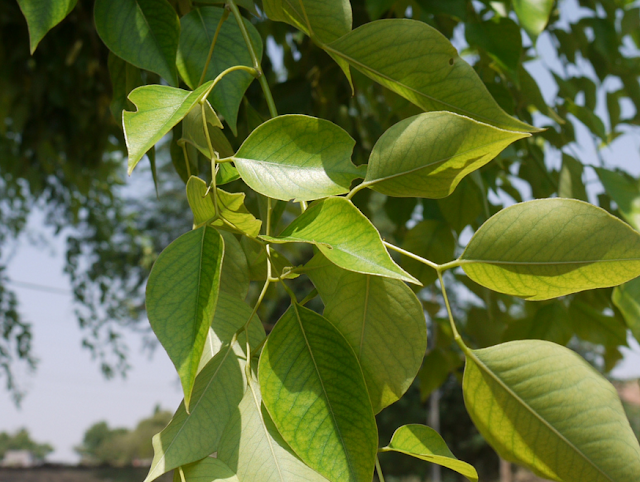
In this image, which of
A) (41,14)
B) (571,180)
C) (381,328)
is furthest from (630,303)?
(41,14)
--
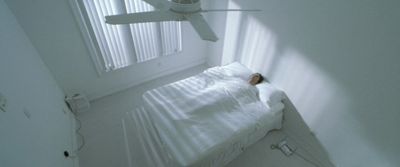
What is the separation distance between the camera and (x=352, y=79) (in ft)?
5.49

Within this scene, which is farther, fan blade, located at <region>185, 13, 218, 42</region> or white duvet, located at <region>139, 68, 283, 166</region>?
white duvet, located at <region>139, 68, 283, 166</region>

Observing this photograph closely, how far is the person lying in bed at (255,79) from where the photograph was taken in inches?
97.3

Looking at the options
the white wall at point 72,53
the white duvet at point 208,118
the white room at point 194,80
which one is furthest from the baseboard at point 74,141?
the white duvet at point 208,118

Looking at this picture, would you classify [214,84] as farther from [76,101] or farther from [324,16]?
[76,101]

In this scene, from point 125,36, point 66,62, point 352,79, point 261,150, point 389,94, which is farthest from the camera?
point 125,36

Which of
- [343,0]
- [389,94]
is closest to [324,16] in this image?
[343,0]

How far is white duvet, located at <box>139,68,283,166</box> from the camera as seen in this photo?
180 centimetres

| Exercise |
Can you arrange the data from the line with "How far is white" up to and including the line with "180 centimetres" as a numbered list, leaving out any blank lines?

| The reply |
1. How far is white duvet, located at <box>139,68,283,166</box> from the camera as seen in this photo?
2. 180 centimetres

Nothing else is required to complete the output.